Class 12 Physics MCQ – Optical Instruments

This set of Class 12 Physics Chapter 9 Multiple Choice Questions & Answers (MCQs) focuses on “Optical Instruments”.

1. A boy uses spectacles of focal length -50 cm. Name the defect of the vision he is suffering from.
a) Astigmatism
b) Hypermetropia
c) Myopia
d) Presbyopia
View Answer

Answer: c
Explanation: As the focal length is negative, the lens used is concave. When a person is prescribed a concave lens, then the person is considered to be suffering from myopic. Therefore, the boy is suffering from myopia.

2. How much intensity of the image is increased if the diameter of the objective of a telescope is doubled?
a) Two times
b) Four times
c) Eight times
d) Sixteen times
View Answer

Answer: b
Explanation: On doubling the diameter, the area of the objective increases four times. Its light-gathering power increases four times. The brightness of the image also increases four times. Therefore, the intensity of the image increases by four.

3. A fly is sitting on the objective of a telescope. What will be its effect on the final image of the distant object?
a) Reduces
b) Increases
c) Remains constant
d) Indefinite
View Answer

Answer: a
Explanation: The fly will not be seen in the final image. But the intensity of the final image gets reduced because light will not enter the telescope from that part of the object where the fly is sitting. Therefore, a reduction effect will be observed in the final image of the fly.

4. Two lenses of focal lengths 5 cm and 50 cm are to be used for making a telescope. Which lens will you use for the objective?
a) Both
b) Neither
c) 5 cm
d) 50 cm
View Answer

Answer: d
Explanation: In a telescope, the objective should have a large focal length than the eyepiece. So the lens of 50 cm focal length will be used as the objective.
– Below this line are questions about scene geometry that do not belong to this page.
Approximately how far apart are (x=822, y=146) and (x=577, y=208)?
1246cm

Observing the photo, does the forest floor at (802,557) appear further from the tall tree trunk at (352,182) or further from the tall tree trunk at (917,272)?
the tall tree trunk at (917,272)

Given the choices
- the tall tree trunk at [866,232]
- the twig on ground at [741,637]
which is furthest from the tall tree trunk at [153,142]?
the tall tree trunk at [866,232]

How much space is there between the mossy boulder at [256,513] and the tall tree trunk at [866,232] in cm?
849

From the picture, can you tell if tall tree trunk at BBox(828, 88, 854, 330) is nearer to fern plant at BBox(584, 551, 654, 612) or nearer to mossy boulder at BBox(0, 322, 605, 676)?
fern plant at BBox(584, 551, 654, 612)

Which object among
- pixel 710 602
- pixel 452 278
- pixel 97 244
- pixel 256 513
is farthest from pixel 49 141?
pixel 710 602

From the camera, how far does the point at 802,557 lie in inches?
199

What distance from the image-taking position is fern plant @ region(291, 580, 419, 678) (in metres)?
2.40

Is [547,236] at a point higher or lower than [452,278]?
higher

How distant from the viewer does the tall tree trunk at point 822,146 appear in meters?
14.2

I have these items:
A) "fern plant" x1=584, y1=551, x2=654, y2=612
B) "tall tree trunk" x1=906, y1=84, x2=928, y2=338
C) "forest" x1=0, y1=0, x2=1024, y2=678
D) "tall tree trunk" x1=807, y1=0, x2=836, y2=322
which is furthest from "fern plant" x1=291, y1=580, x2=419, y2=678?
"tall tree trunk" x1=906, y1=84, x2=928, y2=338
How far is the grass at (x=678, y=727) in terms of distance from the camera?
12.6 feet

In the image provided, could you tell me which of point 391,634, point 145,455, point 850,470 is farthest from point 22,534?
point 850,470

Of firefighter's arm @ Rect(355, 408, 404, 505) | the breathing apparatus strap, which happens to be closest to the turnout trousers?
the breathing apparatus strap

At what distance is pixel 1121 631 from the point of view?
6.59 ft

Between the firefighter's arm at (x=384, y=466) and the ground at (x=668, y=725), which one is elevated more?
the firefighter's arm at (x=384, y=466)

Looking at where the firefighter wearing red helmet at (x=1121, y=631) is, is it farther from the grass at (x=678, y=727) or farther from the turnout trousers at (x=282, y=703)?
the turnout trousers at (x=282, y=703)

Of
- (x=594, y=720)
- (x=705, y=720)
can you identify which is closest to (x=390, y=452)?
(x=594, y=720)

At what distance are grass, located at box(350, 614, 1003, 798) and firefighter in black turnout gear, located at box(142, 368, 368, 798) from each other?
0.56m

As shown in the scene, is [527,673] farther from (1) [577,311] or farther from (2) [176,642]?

So, the smaller one of the two, i.e. the 5 cm focal length lens will be used as the eyepiece.

5. Which of the following is used to increase the range of a telescope?
a) Increasing the focal length
b) Decreasing the focal length
c) Increasing the diameter of the objective
d) Decreasing the diameter of the objective
View Answer

Answer: c
Explanation: The light-gathering power of the objective will increase and even faint objects will become visible. This is done by increasing the diameter of the objective. So, by increasing the diameter of the objective, the range of the telescope can be increased.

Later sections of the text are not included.